Depending on the enzymes pulled into the affected area, the coloration of the aforementioned marks on the skin may vary.
“Lastly, you get a neurophysiological change via feedback to the brain,” explained de Smidt. “There’s a lot of stretching, but it’s not threatening input to the brain. It helps to calm the area, which allows us to remap the sensory cortex.”
Types and Sizes of Cups
de Smidt doesn’t utilize glass cups, nor does he practice the art of setting fire to the cups, which was (and still is) a common practice in traditional Chinese medicine. “No glass cups for me. There’s too much risk of something breaking, or the damage that could be done with the fire,” he clarified. “People can use it, but I don’t teach it.”

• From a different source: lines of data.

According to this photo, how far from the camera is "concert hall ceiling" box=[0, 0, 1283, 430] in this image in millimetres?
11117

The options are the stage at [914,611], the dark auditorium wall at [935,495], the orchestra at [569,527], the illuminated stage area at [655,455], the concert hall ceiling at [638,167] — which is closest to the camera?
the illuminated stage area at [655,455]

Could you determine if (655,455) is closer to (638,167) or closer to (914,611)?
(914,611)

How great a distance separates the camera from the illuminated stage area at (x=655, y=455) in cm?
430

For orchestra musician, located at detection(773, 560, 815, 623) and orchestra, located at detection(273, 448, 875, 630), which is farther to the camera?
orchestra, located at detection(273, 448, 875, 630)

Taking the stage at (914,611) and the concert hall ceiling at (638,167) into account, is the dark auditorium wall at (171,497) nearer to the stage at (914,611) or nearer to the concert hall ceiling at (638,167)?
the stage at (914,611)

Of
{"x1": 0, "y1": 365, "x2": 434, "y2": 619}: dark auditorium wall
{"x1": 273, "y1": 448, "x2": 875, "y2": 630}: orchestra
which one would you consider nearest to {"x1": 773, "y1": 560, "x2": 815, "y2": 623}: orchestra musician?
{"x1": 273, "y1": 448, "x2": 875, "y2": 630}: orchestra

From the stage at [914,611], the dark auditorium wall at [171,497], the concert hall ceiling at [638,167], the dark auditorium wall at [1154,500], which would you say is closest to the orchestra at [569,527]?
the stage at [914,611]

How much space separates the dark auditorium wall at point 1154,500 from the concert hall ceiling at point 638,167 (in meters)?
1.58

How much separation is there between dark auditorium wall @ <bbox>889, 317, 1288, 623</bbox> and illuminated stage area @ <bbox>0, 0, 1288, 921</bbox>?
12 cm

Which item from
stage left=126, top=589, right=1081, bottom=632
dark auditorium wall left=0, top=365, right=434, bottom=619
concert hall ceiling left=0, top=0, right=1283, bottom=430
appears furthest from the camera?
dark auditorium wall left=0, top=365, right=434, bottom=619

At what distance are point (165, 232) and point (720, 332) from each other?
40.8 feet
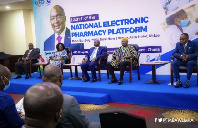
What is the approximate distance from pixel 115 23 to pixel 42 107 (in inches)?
247

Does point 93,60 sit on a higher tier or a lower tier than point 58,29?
lower

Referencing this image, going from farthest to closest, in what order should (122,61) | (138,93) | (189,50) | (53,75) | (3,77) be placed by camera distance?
1. (122,61)
2. (189,50)
3. (138,93)
4. (3,77)
5. (53,75)

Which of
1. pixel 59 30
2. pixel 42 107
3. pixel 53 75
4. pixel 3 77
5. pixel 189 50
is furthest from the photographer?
pixel 59 30

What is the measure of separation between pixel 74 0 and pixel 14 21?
14.2 ft

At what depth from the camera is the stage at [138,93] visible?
14.9 ft

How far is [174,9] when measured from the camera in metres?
6.36

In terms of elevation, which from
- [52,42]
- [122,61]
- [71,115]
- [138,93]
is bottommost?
[138,93]

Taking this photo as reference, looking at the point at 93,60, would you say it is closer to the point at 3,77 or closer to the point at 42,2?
the point at 42,2

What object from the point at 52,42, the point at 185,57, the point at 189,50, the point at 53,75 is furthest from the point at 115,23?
the point at 53,75

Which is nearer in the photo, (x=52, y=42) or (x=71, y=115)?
(x=71, y=115)

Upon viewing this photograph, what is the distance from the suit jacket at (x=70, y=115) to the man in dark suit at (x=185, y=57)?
11.3 ft

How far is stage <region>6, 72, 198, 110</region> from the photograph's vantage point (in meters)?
4.54

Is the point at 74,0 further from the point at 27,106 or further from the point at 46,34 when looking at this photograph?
the point at 27,106

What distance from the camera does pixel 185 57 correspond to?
4.99 m
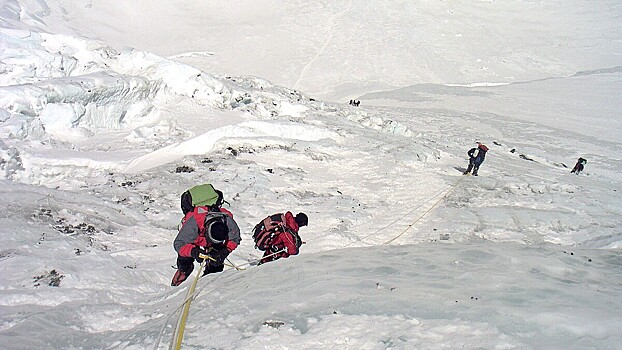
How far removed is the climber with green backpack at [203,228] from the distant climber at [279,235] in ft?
3.00

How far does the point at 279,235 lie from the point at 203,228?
1.54m

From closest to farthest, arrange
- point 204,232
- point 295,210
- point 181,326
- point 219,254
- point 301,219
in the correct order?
point 181,326
point 204,232
point 219,254
point 301,219
point 295,210

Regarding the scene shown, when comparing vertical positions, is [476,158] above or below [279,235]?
above

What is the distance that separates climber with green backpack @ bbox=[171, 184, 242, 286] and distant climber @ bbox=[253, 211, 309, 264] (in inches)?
36.0

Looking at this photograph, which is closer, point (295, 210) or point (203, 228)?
point (203, 228)

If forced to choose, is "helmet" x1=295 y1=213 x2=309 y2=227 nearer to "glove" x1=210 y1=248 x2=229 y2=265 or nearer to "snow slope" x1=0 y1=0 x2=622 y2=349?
"snow slope" x1=0 y1=0 x2=622 y2=349

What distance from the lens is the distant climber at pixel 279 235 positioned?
706 cm

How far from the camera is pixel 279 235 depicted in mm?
7148

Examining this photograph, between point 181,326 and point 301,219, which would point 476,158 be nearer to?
point 301,219

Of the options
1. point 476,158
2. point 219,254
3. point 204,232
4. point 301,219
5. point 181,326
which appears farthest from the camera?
point 476,158

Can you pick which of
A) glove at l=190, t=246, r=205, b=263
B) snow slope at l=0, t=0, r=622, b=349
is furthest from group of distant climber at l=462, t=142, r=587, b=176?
glove at l=190, t=246, r=205, b=263

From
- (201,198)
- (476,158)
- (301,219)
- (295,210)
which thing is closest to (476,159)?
(476,158)

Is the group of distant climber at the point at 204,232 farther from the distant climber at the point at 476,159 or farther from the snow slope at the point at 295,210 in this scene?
the distant climber at the point at 476,159

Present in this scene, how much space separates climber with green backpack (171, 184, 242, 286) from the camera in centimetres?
593
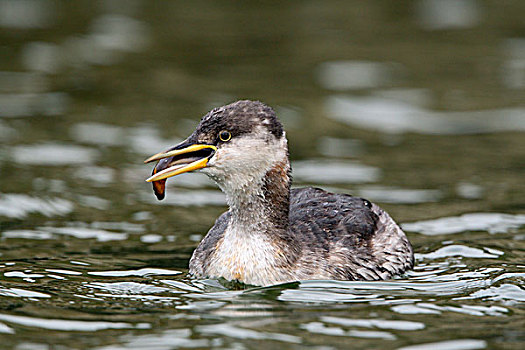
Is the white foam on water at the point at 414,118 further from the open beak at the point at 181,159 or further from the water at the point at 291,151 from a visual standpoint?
the open beak at the point at 181,159

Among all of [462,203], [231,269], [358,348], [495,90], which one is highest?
[495,90]

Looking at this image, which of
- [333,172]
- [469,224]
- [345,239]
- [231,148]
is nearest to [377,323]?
[345,239]

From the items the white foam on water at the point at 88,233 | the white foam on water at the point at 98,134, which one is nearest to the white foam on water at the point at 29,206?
the white foam on water at the point at 88,233

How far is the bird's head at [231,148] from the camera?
9.73 meters

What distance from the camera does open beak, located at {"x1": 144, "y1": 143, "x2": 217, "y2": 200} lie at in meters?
9.62

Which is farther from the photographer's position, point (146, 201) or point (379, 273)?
point (146, 201)

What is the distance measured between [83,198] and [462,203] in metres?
4.86

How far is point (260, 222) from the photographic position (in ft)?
33.3

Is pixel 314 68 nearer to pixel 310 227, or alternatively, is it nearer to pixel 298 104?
pixel 298 104

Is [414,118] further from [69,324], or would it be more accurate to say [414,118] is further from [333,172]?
[69,324]

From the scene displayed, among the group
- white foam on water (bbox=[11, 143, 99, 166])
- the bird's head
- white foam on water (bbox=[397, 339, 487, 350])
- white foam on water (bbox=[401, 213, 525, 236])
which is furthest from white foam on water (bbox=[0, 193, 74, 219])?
white foam on water (bbox=[397, 339, 487, 350])

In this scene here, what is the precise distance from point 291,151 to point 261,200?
5.61 m

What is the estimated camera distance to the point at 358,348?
820 centimetres

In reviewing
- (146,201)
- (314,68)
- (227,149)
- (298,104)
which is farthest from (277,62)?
(227,149)
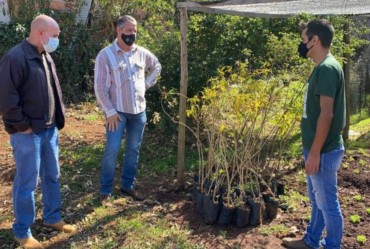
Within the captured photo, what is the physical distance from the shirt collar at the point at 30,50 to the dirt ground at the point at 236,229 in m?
1.77

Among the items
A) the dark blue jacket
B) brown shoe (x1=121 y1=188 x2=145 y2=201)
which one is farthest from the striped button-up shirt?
brown shoe (x1=121 y1=188 x2=145 y2=201)

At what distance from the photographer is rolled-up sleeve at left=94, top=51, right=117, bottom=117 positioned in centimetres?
484

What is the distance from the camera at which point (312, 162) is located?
11.8 ft

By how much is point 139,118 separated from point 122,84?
1.53 feet

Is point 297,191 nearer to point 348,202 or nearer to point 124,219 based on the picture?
point 348,202

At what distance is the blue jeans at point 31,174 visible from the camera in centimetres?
403

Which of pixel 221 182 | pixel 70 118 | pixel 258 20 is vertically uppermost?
pixel 258 20

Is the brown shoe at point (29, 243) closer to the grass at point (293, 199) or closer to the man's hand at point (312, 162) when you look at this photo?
the man's hand at point (312, 162)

Instead, de Smidt teaches by using plastic cups with a pump to increase the suction, or silicone cups.
Cup size depends on the size of the affected body part. de Smidt allowed that larger cups can be, on average, a bit more comfortable. You won’t see many, if any, cups larger than about a two-inch diameter.
de Smidt referred to the 2008 Olympics, when Michael Phelps made cupping popular while winning a record-setting eight gold medals. In a sport like swimming, where competitors must swim multiple heats or races in one days, cupping can help in recovery as well as with any sort of musculoskeletal pain. Basketball players, who can play multiple nights in a row, have also been known to utilize cupping in their own recovery.
Open wounds are the main contraindication. “I don’t want to treat an incision that hasn’t fully healed,” explained de Smidt. “But if the skin is intact, the incision is healed, then you can apply cupping.”
But the root cause is reduction of pain, and that’s why most populations will come in to see de Smidt. “That’s the number-one reason people come to see us,” he admitted. “”Cupping can reduce pain, and help with tissue expandability. Anyone with restricted movement or pain with movement is strongly indicated for cupping.